[begin PROVIDED PASSAGE]

There was none of that here: Each participant had interesting things to say.
I'd like to offer more in the way of general impressions.
First, these voters are anything but firmly anchored in the race for the Republican presidential nomination. They tend to see Rudy Giuliani as a "stronger leader," but some are troubled with his stands on cultural issues (they identified him as supporting abortion and, incorrectly, same-sex marriage). They tend to see Fred Thompson as culturally sympathetic and right on the issues, but they admit they don't know a whole lot about him. Some see Mitt Romney as able, but many are put off by his Mormon religion. "I hate to oppose anyone because of his religion," two said, and then did just that; a few minutes later, prompted by one participant who said she wasn't concerned about the candidates' religion, they downplayed their fears. If anything, there was more concern expressed about Romney's Mormonism than Giuliani's position on abortion, though in both cases some participants' apprehension seemed quickly allayed.
Conclusion: These voters are anything but firmly committed. The polling numbers in the Republican race have been moving around somewhat, but if anything they understate the fluidity of this race.
Second, these Republicans were pessimistic about the future and said their children would live in worse times than they have. I'm astonished by this pessimism, for which I can see little supporting evidence. The American economy continues to have low-inflation economic growth, as it has for 95 percent of the time over the past 25 years-a record that should command some respect. Instead, it seems to represent a default condition for which policymakers or participants in the marketplace are given no credit. These voters complained about gas prices, housing prices (though lower prices will make it easier for their first-time-buying children to buy) and financing, possible recession, and so on. But even toting up all these negative economic effects, you don't come up with a future where their children are economically worse off.

[end PROVIDED PASSAGE]
[begin DATA ENTRIES]

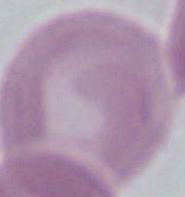

This is an erythrocyte.

Summary:
  - Modality: micrograph
  - Magnification: 1000xName the parasite shown.
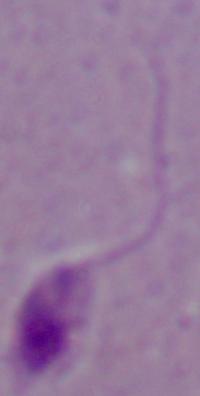

Leishmania.

Summary:
  - Magnification: 1000x
  - Modality: micrograph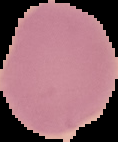

result: no Plasmodium parasites detected
image_size: 118×142 pixels
preparation: thin blood film
image_type: cell region segmented out of the field of view; surrounding area masked to black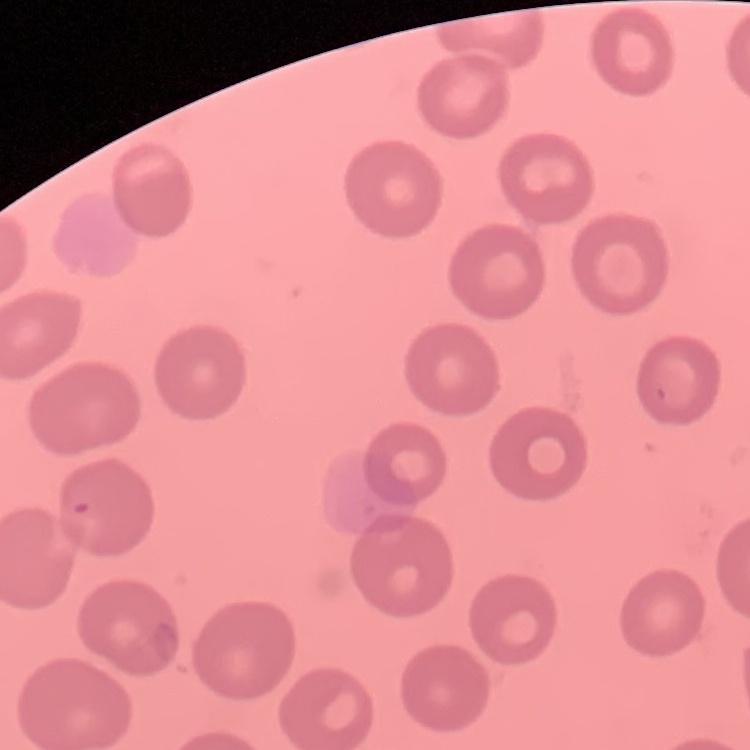
erythrocyte morphology = no rouleaux formation
image type = one tile cut from a larger photomicrograph
stain = Field's or Giemsa
preparation = thin peripheral smearIdentify the cell.
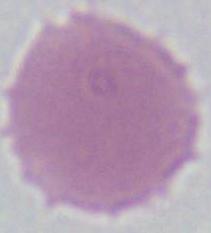
An erythrocyte.

Summary:
  - Modality: micrograph
  - Magnification: 1000x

[end DATA ENTRIES]

• INSTRUCTION 1: Transcribe the passage on Republican voters, starting with "Second, these Republicans" and going on through "economically worse off.".
• INSTRUCTION 2: According to the passage on Republican voters, for what share of the past 25 years has the American economy had low-inflation economic growth?

• RESPONSE 1:
Second, these Republicans were pessimistic about the future and said their children would live in worse times than they have. I'm astonished by this pessimism, for which I can see little supporting evidence. The American economy continues to have low-inflation economic growth, as it has for 95 percent of the time over the past 25 years-a record that should command some respect. Instead, it seems to represent a default condition for which policymakers or participants in the marketplace are given no credit. These voters complained about gas prices, housing prices (though lower prices will make it easier for their first-time-buying children to buy) and financing, possible recession, and so on. But even toting up all these negative economic effects, you don't come up with a future where their children are economically worse off.

• RESPONSE 2: 95 percent of the time.